Can we use one flag to enable all offloading features or maybe more fine grain flags like libvirt? https://libvirt.org/formatdomain.html#setting-nic-driver-specific-options
@nirs
any thoughts on the API we want for enable offloading?
I'd say I'd prefer more fine grained flags, and accept them as a bitmask argument.
I'm not sure if the flags should be a part of e.g. krun_set_gvproxy_path2(uint32_t ctx_id, char *c_path, uint64_t flags) or a separate function e.g. krun_set_net_flags(uint32_t ctx_id, uint64_t flags). The second option looks cleaner for now (we also have krun_set_net_mac), but if we ever wanted more than one virtio-net device, that would get messy, so eventually we need to really have a high-level discussion of our API design.
any thoughts on the API we want for enable offloading?
I'd say I'd prefer more fine grained flags, and accept them as a bitmask argument. I'm not sure if the flags should be a part of e.g.
krun_set_gvproxy_path2(uint32_t ctx_id, char *c_path, uint64_t flags)

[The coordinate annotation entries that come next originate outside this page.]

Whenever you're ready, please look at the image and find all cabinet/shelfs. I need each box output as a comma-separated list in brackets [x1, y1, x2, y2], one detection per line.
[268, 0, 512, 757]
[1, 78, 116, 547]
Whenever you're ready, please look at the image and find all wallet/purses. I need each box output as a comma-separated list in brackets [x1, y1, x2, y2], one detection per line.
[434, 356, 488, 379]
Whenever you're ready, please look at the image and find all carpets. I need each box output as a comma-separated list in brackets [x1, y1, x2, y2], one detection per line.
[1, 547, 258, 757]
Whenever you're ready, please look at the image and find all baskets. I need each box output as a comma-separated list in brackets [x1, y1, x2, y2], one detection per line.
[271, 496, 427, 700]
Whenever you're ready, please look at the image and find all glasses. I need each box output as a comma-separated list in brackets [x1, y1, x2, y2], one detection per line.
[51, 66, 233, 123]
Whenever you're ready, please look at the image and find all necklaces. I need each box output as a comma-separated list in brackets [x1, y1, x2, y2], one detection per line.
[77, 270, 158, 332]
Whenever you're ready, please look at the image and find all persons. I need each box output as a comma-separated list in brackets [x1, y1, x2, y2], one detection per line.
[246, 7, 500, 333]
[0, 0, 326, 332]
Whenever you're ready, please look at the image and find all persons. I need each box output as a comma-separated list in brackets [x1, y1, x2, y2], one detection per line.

This seems wrong in many ways, assuming gvproxy when the same code supports other networking options (e.g. vment-helper), and mixing unrelated stuff (unix socket path and virtio feature flags), and assuming that networking is provided only by unix socket while it can be provided by passing file descriptors.
or a separate function e.g.
krun_set_net_flags(uint32_t ctx_id, uint64_t flags). The second option looks cleaner for now (we also havekrun_set_net_mac), but if we ever wanted more than one virtio-net device, that would get messy, so eventually we need to really have a high-level discussion of our API design.
Sound like the right way, but the flags should be per virtio device.
mixing unrelated stuff (unix socket path and virtio feature flags),
Yeah right the function name doesn't make sense at that point, so I should have picked a different name (e.g. krun_set_net_gvproxy()).
Sound like the right way, but the flags should be per virtio device.
Yes definitely, for now they could be global I guess. (because we only support 1 virtio-net). Eventually we might want to do something like we are discussing for virtio-console for all devices: https://github.com/containers/libkrun/pull/363#issuecomment-3007886448 But for it's not really necessary for now, but would be nice to clean it up eventually.
At this very moment I'm refactoring the network configuration API to support multiple network interfaces. I'm going to incorporate the ability to specify the offloading flags too.
This is the PR https://github.com/containers/libkrun/pull/367
@slp we can close as fixed by #367.